> **DIRECTIONS**
Pick up the blog post about a crude oil strangle trade where it stops, and keep writing it.

===== EXTRACT TO READ

Wednesday, December 29, 2010

Low Volatility in crude...I like the strangle!

What a slow week and a half it has been. The major indices continue to make annual highs a few points at a time, which seems like daily. The volume is gone from the market but so is the fear, as measured by the VIX or volatility index. The same is true for oil, after breaking out above $90/bbl the daily range has gotten very narrow and with that the volatility has fallen off a cliff.

First lets take a look at the chart for crude:

First lets take notice of the HV, which is clocking in at 10.32, which represents at least a two year low. We have rallied some 25% off off the June lows and the fear has dissapeared. Looking at both the RSI and the bollinger bands we are either in overbought territory or we are almost there. The bollinger bands are beggining to narror and turn towards each other, indicating a larger move to come in the near future. The overbought/oversold indicators say the next move should be lower, but the 5 and 10 day moving average still indicate that the trend is higher with the 5 day trading above the 10 day moving average.

What about Implied Vol?

As of right now the best tool that I have to measure the implied volatility of oil is to use the OVX which is the CBOE crude volatility index based off the options of the USO. I did however recently read that the CME has released a new product based off of the futures contract and it will be under ticker symble OIV, which I will look at once it gets more established.

But as you can see in the above chart, we have certinaly hit a low in implied volatility and I expect that we could very easily pop back into the 30 to 35 range very easily.

How am I going to play this?

With volatility at these lows, buying premium looks very attactive to me. Which doesn't happen very often as I like to be a net premium seller. But with volatility low and mixed signals as to whether crude continues higher or lowere next...I like the idea of buying a Strangle. Since Feb crude is currently the prompt month with only 16 days left of trading in the options I decided that I wanted to use the March options to strangle crude at the 92.50 call strike and the 91.50 put strike, paying $6.70 for 10 lots.

Here is the trade at initiation:

Take note that the Mar crude contract was trading at 91.94 at the initiation of the trade.

As I said above, I believe that as we enter the new year that we will see a jump in implied volatility by 5 - 10%. Based on this assumption I used the analyze tab to increase vol by 5% and moved time out to next Friday and then 10% out to next Friday.

5% increase in vol and moved time out to next friday 1/7/2011

10% increase in vol and moved time out to next friday 1/7/2011

As far as the price slice selection, I chose the prices that I thought were the most likely targets based on the chart. My first set of targets are 90 on the downside and 94 on the upside and then 87 and 96.

Additionally I also ran the same strategy based on the same price slices but with no increase in implied vol to see what I could expect, and below is what I found:

As of right now I only plan to have this on til next friday. So I am looking at a P&L of somewhere in the following range:

-7,000 to + 25,000

I will update this post next week.


  1. So this traded ended up being short lived. We came in today with crude down a buck and Vol ticking up 3% from yesterday and the strangle was exactly where I got in yesterday.

==========
===== ENTRIES

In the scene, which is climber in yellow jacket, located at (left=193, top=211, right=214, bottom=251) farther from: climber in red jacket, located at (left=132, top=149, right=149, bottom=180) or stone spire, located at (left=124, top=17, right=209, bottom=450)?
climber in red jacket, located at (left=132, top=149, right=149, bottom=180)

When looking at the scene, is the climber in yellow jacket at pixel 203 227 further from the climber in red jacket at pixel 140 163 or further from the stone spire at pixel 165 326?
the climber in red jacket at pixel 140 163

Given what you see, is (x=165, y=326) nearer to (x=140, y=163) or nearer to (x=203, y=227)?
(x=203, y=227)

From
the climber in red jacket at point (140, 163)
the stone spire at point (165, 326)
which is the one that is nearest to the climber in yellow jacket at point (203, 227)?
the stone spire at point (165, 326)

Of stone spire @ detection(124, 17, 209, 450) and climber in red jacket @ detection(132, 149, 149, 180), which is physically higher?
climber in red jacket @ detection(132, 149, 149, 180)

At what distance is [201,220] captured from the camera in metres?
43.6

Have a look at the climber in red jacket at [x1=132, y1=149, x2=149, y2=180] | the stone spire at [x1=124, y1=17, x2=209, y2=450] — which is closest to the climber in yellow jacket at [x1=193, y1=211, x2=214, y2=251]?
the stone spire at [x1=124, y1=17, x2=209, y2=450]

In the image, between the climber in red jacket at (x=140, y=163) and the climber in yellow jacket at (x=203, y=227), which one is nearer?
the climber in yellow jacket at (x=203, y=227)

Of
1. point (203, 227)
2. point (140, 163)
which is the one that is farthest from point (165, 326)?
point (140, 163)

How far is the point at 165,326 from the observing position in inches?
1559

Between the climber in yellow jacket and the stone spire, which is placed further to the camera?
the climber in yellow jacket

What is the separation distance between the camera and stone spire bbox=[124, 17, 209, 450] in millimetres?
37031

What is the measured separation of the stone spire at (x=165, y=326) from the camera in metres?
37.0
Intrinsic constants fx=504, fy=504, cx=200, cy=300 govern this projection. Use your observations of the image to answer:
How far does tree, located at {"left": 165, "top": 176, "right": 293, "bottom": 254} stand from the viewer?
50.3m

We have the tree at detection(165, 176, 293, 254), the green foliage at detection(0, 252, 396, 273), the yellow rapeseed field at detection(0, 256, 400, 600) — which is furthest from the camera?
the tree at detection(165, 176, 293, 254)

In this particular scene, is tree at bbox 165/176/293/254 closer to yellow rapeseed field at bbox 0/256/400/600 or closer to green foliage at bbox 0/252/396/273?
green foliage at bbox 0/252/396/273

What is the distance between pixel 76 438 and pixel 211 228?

==========

> **ANSWER TO THE PROBLEM**
    So rather than give it any more time to loose theta I closed it out for a scratch trade.

  2. So theoretically this should have worked right, because you got directional movement and an increase in vol?

  3. Yes theorectically this should had worked. I came in at 6:30 am this morning with crude down over $1/bbl and vol up a few percentage points. By 7:30 am when I checked the prices this thing had not moved from my entry price.

    But after DOE's were released crude dropped another dollar per bbl and vol jumped up another 3-4% for a total jump of 6.5% on the day.

    So eventually some of that caught up with the strangle which increased by about 30cts or about a $3,000 gain. But I will happily take my scratch trade as it was not what I had expected. I would had expected it to be up way more than that on a 6.5% pop in vol.

  4. After further analysis I was wrong and here is why:

    MY MISTAKE: I was looking at the % move of the OVX index and not the actual net change, it is the net change that represents the move in implied vol. So a move from 27 to 29 would be 2 full points, although the percentage move would be much greater. At the time I closed out my position the OVX was up 2% but the net change was only 0.50-0.60 (this is the number I should had been focusing on. Implied vol at this point had only gone up by about ½ of 1% in implied vol points).

    Now according to the Greeks at initiation of this trade I should had made $2,700 for every 1% increase in Vol, a loss of $710/day in theta, and a loss of $310 per 1 dollar down move. So if you take these factors into consideration this is what the strangle should had been worth when I closed it out with vol up 0.50% and crude down $1 and 1 day of theta burn:

    (2,700 * .50) – 710 -310 = $330 gain --> When I closed this position out it was 6.65 x 6.80, I went 6.70 just to increase probability of getting filled, but the mark or theoretical price was at 6.725 which would had represented a $250 gain if I tried to squeeze it out of the market makers. So in all reality it was only $50 off what the analyze tab had predicted.

    Now I kept an eye on this after the DOE’s came out and the Oil Volatility index continued to rise. At one point in the day the vol index was up 7.2% or 2.00 implied volatility points, at this point the analyze tab was showing a gain of $3,000. Now lets confirm what it should had been based on the Greeks at initiation:

    (2,700 * 2.00) -710 –(310 * 2) = $4,070 --> So in this estimate it was off about $1,000 vs what the analyze tab was showing as the profit based on my original entry of 6.70. But I think this could be explained as the market makers may have begun to price out the weekends theta.

    All in all I realized that I was looking at the OVX index wrong and for the most part the analyze tab was actually pretty accurate. I was quick to jump to conclusions, but it was worth the learning experience and I got out of it for a scratch trade. It also forced me to think through what went wrong.

  5. Taking a learning lesson with you on a scratch instead of a loss is a blessing. Most of my learning experiences cost me quite a bit.